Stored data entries
----------------

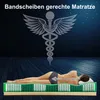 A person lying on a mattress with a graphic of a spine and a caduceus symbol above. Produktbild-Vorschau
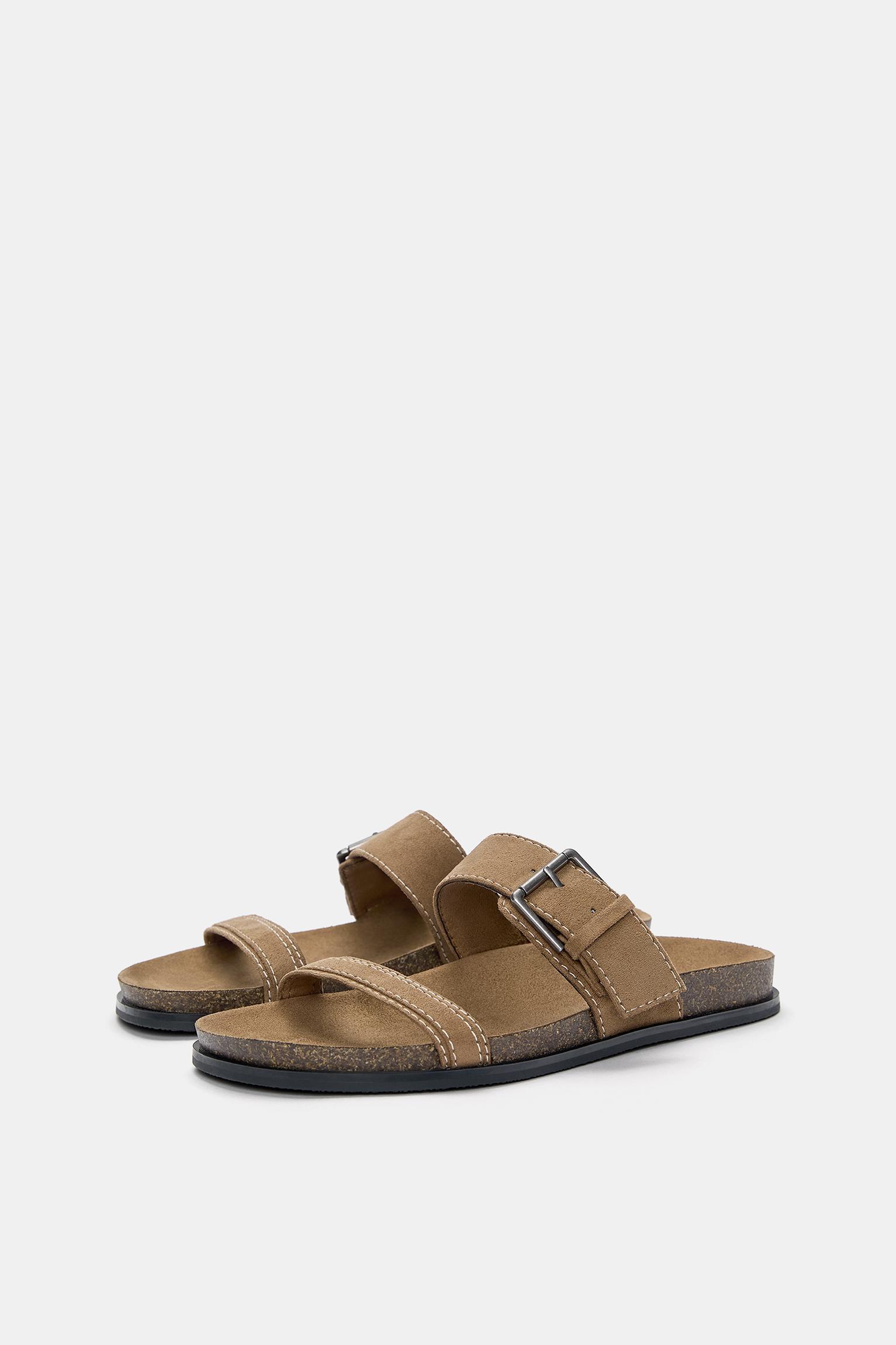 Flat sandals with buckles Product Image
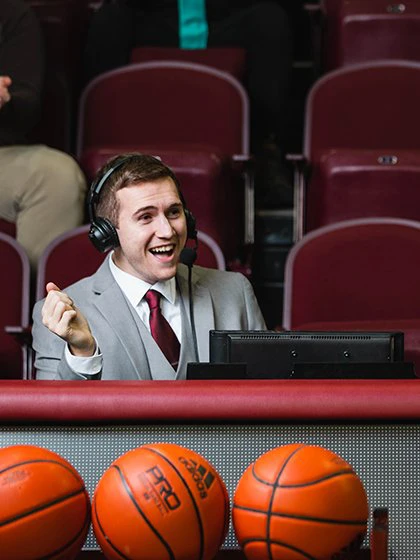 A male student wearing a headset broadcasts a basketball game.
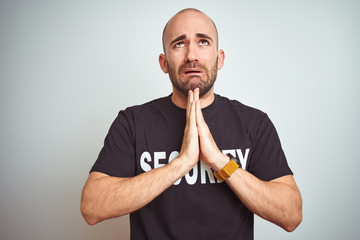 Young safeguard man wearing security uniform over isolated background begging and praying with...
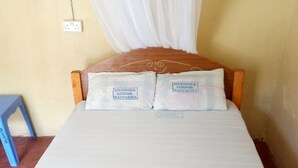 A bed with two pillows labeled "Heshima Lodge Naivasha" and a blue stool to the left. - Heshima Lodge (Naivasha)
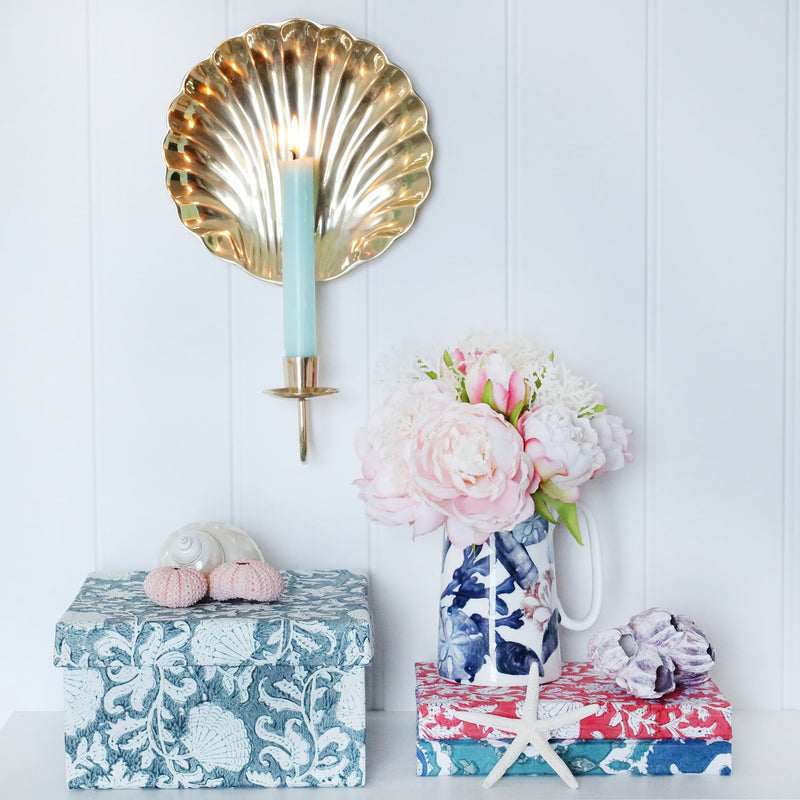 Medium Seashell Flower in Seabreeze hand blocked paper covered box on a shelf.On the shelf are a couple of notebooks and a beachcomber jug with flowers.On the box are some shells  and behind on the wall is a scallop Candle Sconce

----------------

# EXERCISE PROMPT
The records above must be printed exactly, but the pictures they hold should be omitted.

# SOLUTION BELOW
 A person lying on a mattress with a graphic of a spine and a caduceus symbol above. Produktbild-Vorschau
 Flat sandals with buckles Product Image
 A male student wearing a headset broadcasts a basketball game.
 Young safeguard man wearing security uniform over isolated background begging and praying with...
 A bed with two pillows labeled "Heshima Lodge Naivasha" and a blue stool to the left. - Heshima Lodge (Naivasha)
 Medium Seashell Flower in Seabreeze hand blocked paper covered box on a shelf.On the shelf are a couple of notebooks and a beachcomber jug with flowers.On the box are some shells  and behind on the wall is a scallop Candle Sconce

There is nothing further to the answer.